The association of the H19 rs4929984 polymorphism was replicated in the Portsmouth VA family trios. Polytomous logistic regression (37) is capable of disentangling direct maternal, direct fetal, and parent of origin associations and reveals that the association is due to parent of origin, not to direct association with maternal genotypes. Analyses of the effect of the maternally- and paternally-transmitted alleles at rs4929984 indicate that maternal inheritance of the A allele results in an average 89g decrease (adjusted for covariables; Table 3), while paternal inheritance of the same allele results in an average 78g increase in birth weight. These associations remain if only the paternally- or maternally-transmitted alleles are included in the regression model, but with smaller effect sizes (maternal allele, 74g, p = 0.02; paternal allele, 60g, p = 0.05), consistent with the possibility of mutual confounding due to opposite associations with the same allele depending on parental origin. This may be why paternal genotypes are not directly associated with birth weight in the Virginia population. The maternally-transmitted allele may confound the ability to detect an association with paternal genotype due to its opposite and slightly larger effect. Analyses within maternal genotypic classes (Table 4) that eliminate variation due to the maternal genotype and maternally-transmitted allele illustrate that the paternal allele has a consistent association in the opposite direction of the maternal allele.
The association of rs217727 with birth weight (26) was strongest for the first born child, suggesting a contribution from in utero growth constraint in first pregnancies. To determine if a similar effect exists among our participants, we distinguished between first and subsequent pregnancies (Table 3). Among multiparous women, the maternally transmitted allele had a significant effect, but not among primiparous women. However, the estimated effect size of the maternal allele was similar within both groups, and the nonsignificant result may be due to lack of statistical power in the comparatively small subset (N = 228). Interestingly, the paternally-transmitted allele was significantly associated only among primiparous mothers, suggesting a pattern similar to that previously observed for maternal genotypes of rs217727.

=-=-=

◆ **TASK REQUIREMENTS**
1. According to the birth weight passage, why might paternal genotypes show no direct association with birth weight in the Virginia population?
2. Return, word for word, the portion of the birth weight passage between "The association of rs217727" and "genotypes of rs217727.", inclusive.
3. Resume the birth weight passage after its final sentence.
The data are separate material, unrelated to the birth weight passage.

=-=-=

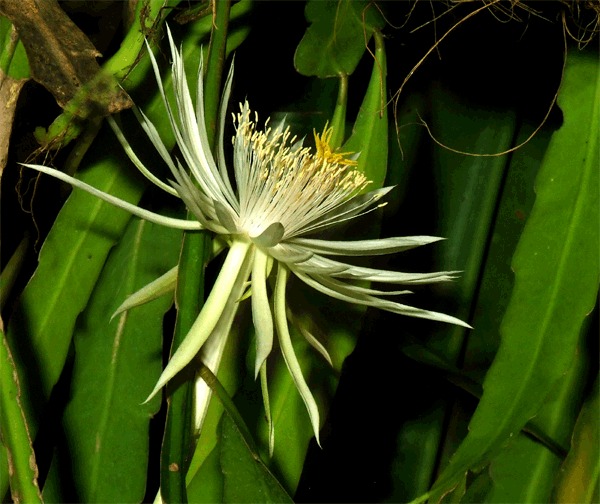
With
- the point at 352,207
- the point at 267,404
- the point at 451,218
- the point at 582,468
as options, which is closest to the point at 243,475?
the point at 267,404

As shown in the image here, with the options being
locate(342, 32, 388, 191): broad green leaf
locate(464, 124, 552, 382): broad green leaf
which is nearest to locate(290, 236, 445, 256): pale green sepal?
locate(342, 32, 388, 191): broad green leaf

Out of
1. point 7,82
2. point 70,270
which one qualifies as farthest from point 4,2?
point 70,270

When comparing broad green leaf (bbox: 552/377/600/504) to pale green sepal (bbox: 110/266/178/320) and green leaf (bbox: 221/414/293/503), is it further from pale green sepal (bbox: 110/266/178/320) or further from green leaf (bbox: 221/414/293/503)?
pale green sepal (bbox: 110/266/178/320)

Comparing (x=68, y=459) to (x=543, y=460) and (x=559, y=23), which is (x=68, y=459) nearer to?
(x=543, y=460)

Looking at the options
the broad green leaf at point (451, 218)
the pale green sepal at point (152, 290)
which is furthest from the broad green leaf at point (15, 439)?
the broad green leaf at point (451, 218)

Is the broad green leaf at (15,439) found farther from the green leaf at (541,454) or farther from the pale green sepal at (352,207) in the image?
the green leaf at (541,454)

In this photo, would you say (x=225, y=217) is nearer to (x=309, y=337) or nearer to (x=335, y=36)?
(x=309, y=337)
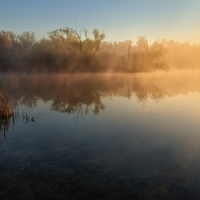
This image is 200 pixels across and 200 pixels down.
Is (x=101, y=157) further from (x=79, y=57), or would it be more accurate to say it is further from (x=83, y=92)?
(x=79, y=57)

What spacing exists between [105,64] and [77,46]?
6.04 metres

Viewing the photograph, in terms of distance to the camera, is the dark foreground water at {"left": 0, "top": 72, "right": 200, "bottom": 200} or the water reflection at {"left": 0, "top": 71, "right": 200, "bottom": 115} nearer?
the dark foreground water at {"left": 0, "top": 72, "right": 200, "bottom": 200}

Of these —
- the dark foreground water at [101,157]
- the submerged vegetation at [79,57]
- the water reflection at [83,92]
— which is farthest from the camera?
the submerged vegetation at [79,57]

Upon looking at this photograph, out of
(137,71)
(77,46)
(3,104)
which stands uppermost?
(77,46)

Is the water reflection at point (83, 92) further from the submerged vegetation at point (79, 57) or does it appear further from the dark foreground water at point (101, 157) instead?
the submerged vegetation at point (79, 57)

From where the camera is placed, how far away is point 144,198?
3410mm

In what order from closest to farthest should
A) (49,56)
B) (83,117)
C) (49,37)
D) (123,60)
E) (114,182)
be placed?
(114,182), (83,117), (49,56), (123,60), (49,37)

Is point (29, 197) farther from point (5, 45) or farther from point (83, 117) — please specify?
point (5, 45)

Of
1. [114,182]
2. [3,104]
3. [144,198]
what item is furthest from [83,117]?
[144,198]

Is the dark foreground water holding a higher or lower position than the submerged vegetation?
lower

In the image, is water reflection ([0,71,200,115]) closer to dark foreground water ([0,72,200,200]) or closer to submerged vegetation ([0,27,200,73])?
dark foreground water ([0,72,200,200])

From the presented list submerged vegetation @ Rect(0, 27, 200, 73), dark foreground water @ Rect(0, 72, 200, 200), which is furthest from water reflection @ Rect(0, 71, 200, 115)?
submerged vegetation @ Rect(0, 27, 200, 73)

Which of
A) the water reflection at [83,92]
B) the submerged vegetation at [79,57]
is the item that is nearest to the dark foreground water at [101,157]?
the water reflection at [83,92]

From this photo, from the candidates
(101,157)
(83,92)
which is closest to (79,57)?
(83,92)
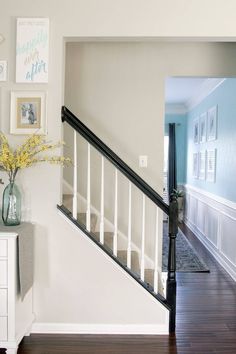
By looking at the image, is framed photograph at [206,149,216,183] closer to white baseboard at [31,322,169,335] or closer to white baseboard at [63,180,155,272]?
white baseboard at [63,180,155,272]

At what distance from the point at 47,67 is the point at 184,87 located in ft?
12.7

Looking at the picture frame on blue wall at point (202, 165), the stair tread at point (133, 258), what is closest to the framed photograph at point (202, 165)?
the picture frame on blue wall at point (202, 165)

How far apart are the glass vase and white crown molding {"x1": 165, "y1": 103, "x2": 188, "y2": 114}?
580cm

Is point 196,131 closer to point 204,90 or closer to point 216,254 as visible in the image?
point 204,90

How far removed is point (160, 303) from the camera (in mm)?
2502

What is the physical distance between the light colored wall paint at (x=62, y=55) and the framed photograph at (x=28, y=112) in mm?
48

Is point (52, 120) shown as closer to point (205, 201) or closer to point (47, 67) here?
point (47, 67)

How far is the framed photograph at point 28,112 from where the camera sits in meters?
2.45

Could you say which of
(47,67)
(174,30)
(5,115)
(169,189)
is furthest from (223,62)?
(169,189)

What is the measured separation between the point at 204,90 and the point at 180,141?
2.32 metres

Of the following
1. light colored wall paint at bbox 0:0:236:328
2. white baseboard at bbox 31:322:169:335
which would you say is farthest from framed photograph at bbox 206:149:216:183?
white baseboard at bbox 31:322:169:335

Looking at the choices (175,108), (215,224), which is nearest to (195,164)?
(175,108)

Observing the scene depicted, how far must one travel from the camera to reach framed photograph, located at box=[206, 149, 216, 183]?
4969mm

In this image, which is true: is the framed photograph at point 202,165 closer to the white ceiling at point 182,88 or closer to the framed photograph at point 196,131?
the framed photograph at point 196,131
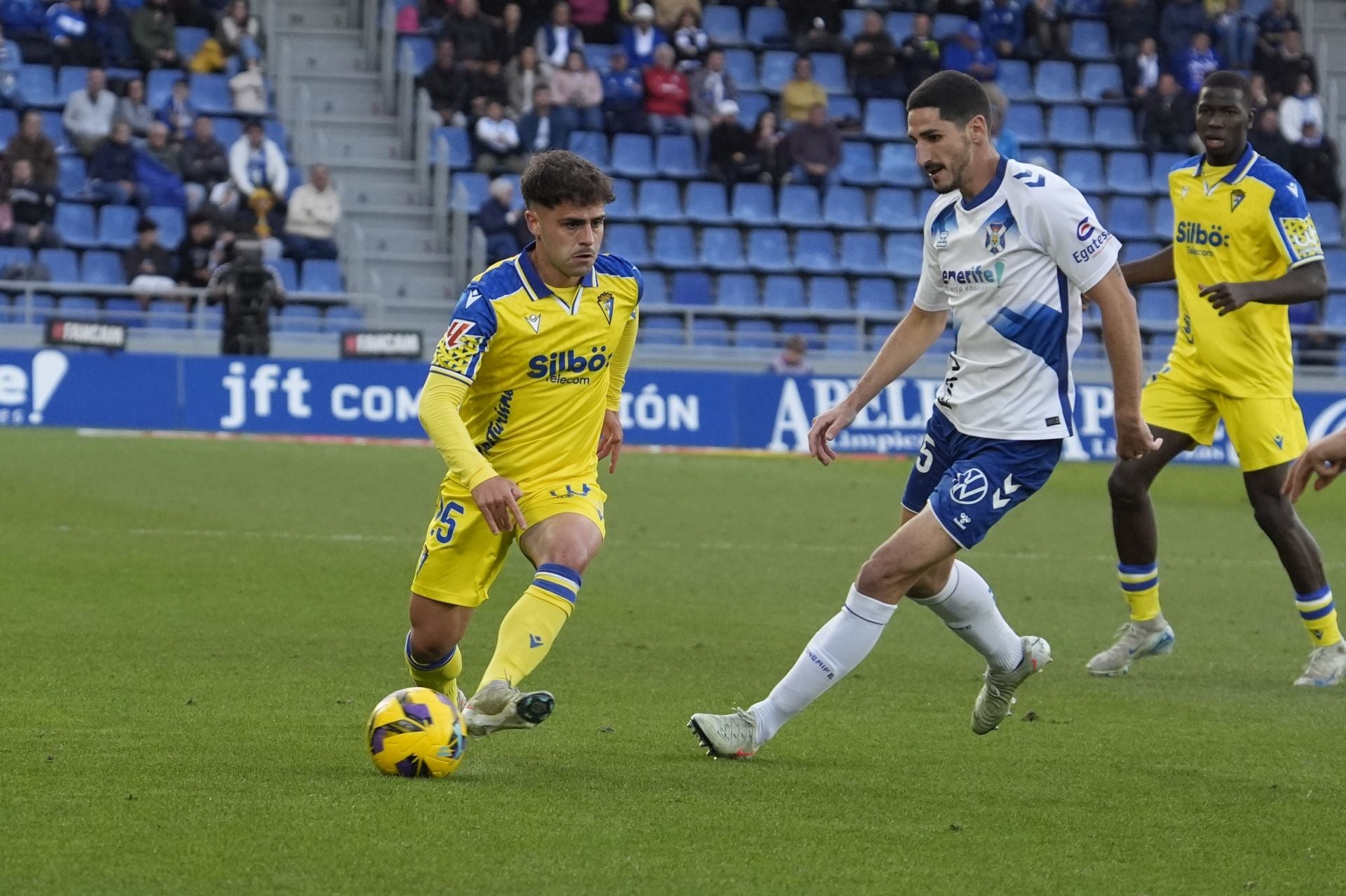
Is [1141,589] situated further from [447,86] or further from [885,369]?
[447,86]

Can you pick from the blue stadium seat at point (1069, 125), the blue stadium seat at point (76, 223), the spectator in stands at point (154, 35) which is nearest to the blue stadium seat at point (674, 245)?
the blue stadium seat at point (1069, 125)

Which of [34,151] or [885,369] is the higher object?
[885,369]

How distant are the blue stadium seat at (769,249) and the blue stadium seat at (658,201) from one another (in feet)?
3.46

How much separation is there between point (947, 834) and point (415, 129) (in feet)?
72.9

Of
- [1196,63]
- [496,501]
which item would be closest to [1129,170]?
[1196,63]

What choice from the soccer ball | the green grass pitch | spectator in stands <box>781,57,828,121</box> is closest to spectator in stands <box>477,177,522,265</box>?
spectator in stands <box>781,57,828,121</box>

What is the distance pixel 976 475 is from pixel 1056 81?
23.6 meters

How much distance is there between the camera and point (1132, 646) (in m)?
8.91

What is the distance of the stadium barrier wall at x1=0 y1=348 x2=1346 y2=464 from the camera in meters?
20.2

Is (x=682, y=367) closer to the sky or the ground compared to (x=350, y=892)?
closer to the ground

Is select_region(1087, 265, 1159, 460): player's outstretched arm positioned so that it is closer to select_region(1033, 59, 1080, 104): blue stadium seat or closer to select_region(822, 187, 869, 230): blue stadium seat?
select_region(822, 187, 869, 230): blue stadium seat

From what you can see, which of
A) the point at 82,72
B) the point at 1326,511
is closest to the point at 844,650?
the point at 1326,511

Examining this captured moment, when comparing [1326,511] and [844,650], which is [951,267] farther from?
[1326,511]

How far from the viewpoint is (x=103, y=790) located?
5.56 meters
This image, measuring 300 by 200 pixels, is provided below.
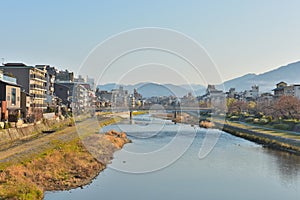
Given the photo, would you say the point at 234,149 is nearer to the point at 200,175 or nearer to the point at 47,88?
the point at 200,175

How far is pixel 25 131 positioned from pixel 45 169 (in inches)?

=-=-=

◆ **ANSWERS PER TASK**
1. The maternally transmitted A allele at rs4929984 has an effect opposite to the paternally transmitted allele and slightly larger (an average 89g decrease versus a 78g increase). This may confound the ability to detect an association with paternal genotype.

2.
The association of rs217727 with birth weight (26) was strongest for the first born child, suggesting a contribution from in utero growth constraint in first pregnancies. To determine if a similar effect exists among our participants, we distinguished between first and subsequent pregnancies (Table 3). Among multiparous women, the maternally transmitted allele had a significant effect, but not among primiparous women. However, the estimated effect size of the maternal allele was similar within both groups, and the nonsignificant result may be due to lack of statistical power in the comparatively small subset (N = 228). Interestingly, the paternally-transmitted allele was significantly associated only among primiparous mothers, suggesting a pattern similar to that previously observed for maternal genotypes of rs217727.

3.
A functional basis for the opposite direction of association of parentally-transmitted alleles of rs4929984 requires explanation. The imprinting of both IGF2 and H19 is under the control of an imprinting control region (ICR) with seven CTCF binding sites that resides 500 – 5,200 nucleotides upstream of H19. The significantly associated SNPs near H19 flank the ICR (rs4929984 upstream, rs2251375 and rs2067051 downstream). Therefore, it is unlikely that these SNPs directly disrupt the insulator function of CTCF binding. However, these SNPs may be in linkage disequilibrium with variants that alter CTCF binding or affect the methylation of the ICR and its ability to block IGF2 access to an enhancer 3’ of H19. Alternatively, these SNPs, or ones in linkage disequilibrium with them, may affect the level of H19 transcription or stability. Given the competitive use of the H19 ICR by IGF2 and H19 and the activity of those loci on different parental chromosomes, it is quite feasible that the same genetic variant could promote fetal growth when on the paternally-inherited chromosome and retard fetal growth when on the maternally-inherited chromosome. Interestingly, the pattern of birth weight variation we have observed with respect to rs4929984 closely resembles the “bipolar” (homozygotes similar, with one type of heterozygote smaller and the other larger) dominance pattern of imprinting for postnatal growth found at some genomic regions in an intercross of the large vs. small inbred mouse lines (40).
In summary, we identified polymorphisms in IGF2R, IGF2, and near H19 that are associated with birth weight. Even though the H19 association was replicated in a second cohort, the sample sizes were small, and these results should be validated in larger, independent populations. Recently, a large genome-wide association meta-analysis (41) was performed that identified two strong candidates for birth weight association, neither of which were in the loci studied here. However, that study focused entirely on the child's genotype and would not be expected to identify the associations we primarily observed with maternal genotypes.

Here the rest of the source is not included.